Black Student Union
Demands for Change
Founded in 1968, the Black Student Union (BSU) was the first student organization formed by and for Black students at the University of Georgia. Described by some early members as an “oasis”, the group created a social outlet for Black students and served as their mouthpiece for voicing collective concerns to university administrators.
BSU’s first major public action was a protest of segregated restroom facilities for staff working in the Bulldog Room, an area within the campus student center. On January 18, 1968, nine members of the BSU formed a barrier around the Bulldog Room’s cashier counter and refused to grant anyone entry until the signs designating segregated facilities were removed. This stand-in protest erupted into a physical fight between the small group of Black students and the rest of the room. After this event, the BSU began to hold monthly meetings with President Davison to discuss the needs of Black students on campus and how the administration could meet those needs.

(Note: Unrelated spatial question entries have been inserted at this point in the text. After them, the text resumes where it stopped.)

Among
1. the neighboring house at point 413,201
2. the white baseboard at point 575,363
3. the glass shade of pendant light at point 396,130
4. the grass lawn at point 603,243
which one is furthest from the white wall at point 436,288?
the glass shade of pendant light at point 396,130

On February 26, 1969, the group sent a list of demands to university president Fred Davison. Among other items, the group called for increased hiring of Black faculty and staff; increased recruitment and retention of Black students; and the creation of an Afro-American and African Studies Department.
Administrative Responses
On March 8, 1969 UGA president Fred Davison issued a written response to the BSU demands. Although he addressed each listed demand, many readers felt Davison was dismissive of the group’s concerns. Meanwhile, others found the requests unrealistic, and urged Davison and other administrators not to concede to any of the demands. The administration moved quickly to create an Afro-American Studies Program and hired Ben Colbert, UGA’s first black admissions counselor, to assist with the recruitment of Black students. Other demands went unanswered, and led to subsequent public action by BSU in the years that followed.

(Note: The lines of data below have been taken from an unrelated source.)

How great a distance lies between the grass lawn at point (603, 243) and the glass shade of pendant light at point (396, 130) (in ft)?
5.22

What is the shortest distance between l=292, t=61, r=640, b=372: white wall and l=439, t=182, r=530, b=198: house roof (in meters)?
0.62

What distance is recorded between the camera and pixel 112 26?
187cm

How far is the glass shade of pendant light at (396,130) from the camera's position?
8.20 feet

Black Faculty and Staff Organization
Just as Black students were fighting for space and recognition on campus, so too were the growing number of Black faculty and staff members. What began with the hosting of informal group lunches in 1980, had formalized into the Black Faculty and Staff Organization (BFSO) by January 1982. By the late 1980s, the group had begun hosting the annual program, “Forum on the Status of Blacks at UGA” and had begun publishing the Black Faculty and Staff Newsletter.
BSU Today
BSU continued to take on new challenges and evolve as an organization into the 1990s. After a hiatus, in June of 2020 students formed a new Black Student Union at UGA as an umbrella organization to connect Black campus groups with one another.
BALSA Protest
BSU was not the only student group asking for change. In 1974, the Black American Law Students Association (BALSA) published a letter on the discrimination Black law students faced at UGA. The letter proposed solutions such as the hiring of more Black professors, celebration of Black legal achievements in the curriculum, and distributing scholarship funding to Black students in proportion to what their white peers received. When the School of Law ignored BALSA’s polite “lawyer-like conduct”, they turned to another lawyerly method of change, and filed suit.